▸ REQUIRED WORK
Set out every line of the items below as a numbered list, skipping any blank lines. Leave the pictures out of your answer.
= = = =
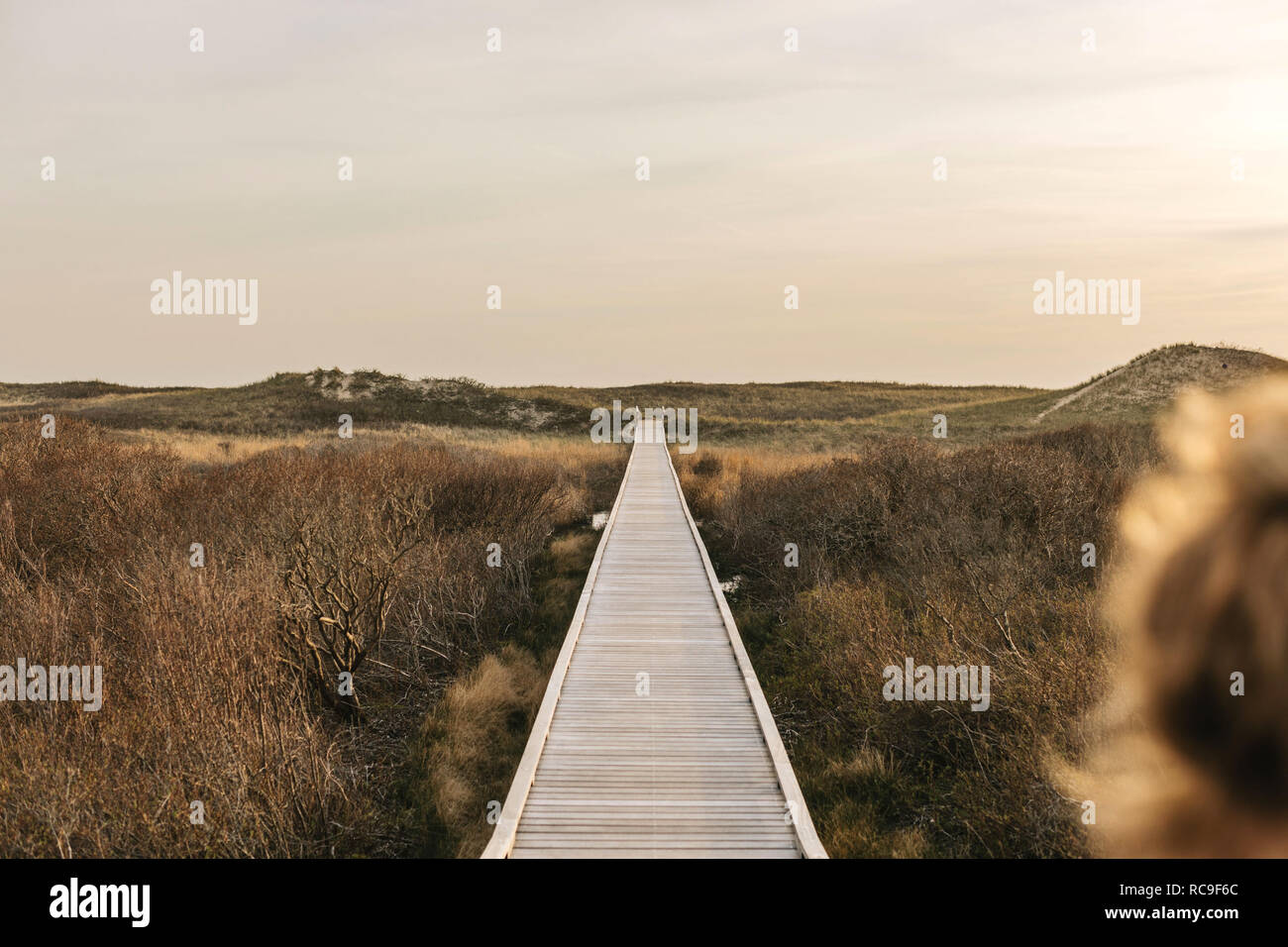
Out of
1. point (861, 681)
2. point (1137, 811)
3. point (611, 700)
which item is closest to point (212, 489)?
point (611, 700)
= = = =
▸ RESULT BELOW
1. Out of
2. 1. point (861, 681)
3. 2. point (1137, 811)
4. 3. point (611, 700)
5. which item is closest to point (212, 489)?
6. point (611, 700)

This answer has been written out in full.